### PROVIDED TEXT
══════════

Which of the following options is least likely to kill you? Ladders, planes, lightning, or bathtubs? What did you choose?
The answer might surprise you, it's planes! Plane crashes are very rare, yet the high profile and graphic media coverage of the crashes that occur will likely lead you with a distorted view, which leads to this model.
The Availability Heuristic is a mental shortcut that leads you to overly rely on ‘top of mind’ and easily available information, generally because it’s recent, frequent, or stands out for some other reason.
APPLICATIONS.
Like any heuristic or mental shortcut, the Availability Heuristic can be useful, particularly as it helps to filter and prioritise inputs to find the most likely or pertinent information for a situation. Still, it can also be viewed as a bias that leads to impressionistic thinking rather than considered decisions based on factual information and/or data.
The Availability Heuristic has implications for multiple domains:
- In marketing, it explains the impact of saturation marketing focuses on name recognition over Features or Benefits, that make a brand familiar or 'top of mind'.
- In politics, it explains how repeated or shocking mass media messages can impact public opinion — think of the immediate political impact related to coverage of horrific crimes or shootings.

══════════

### DATA BLOCK
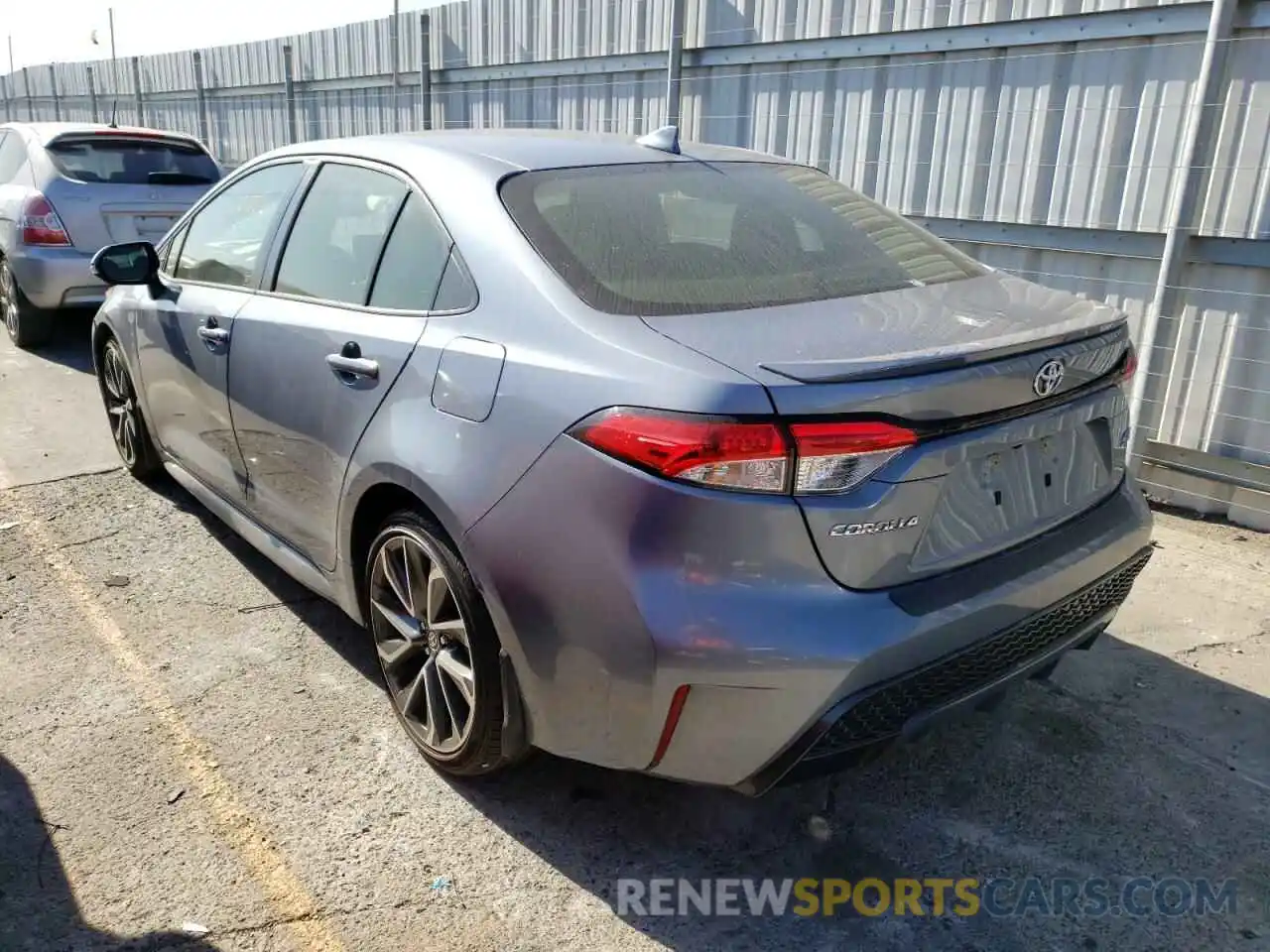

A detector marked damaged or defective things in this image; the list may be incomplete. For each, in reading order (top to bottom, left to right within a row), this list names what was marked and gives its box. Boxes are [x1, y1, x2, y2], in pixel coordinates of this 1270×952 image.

cracked pavement [2, 324, 1270, 949]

══════════

### WORK INSTRUCTIONS
From the text on the Availability Heuristic, name every option offered in its opening question about what is least likely to kill you.

### PROBLEM SOLUTION
Ladders, planes, lightning, and bathtubs.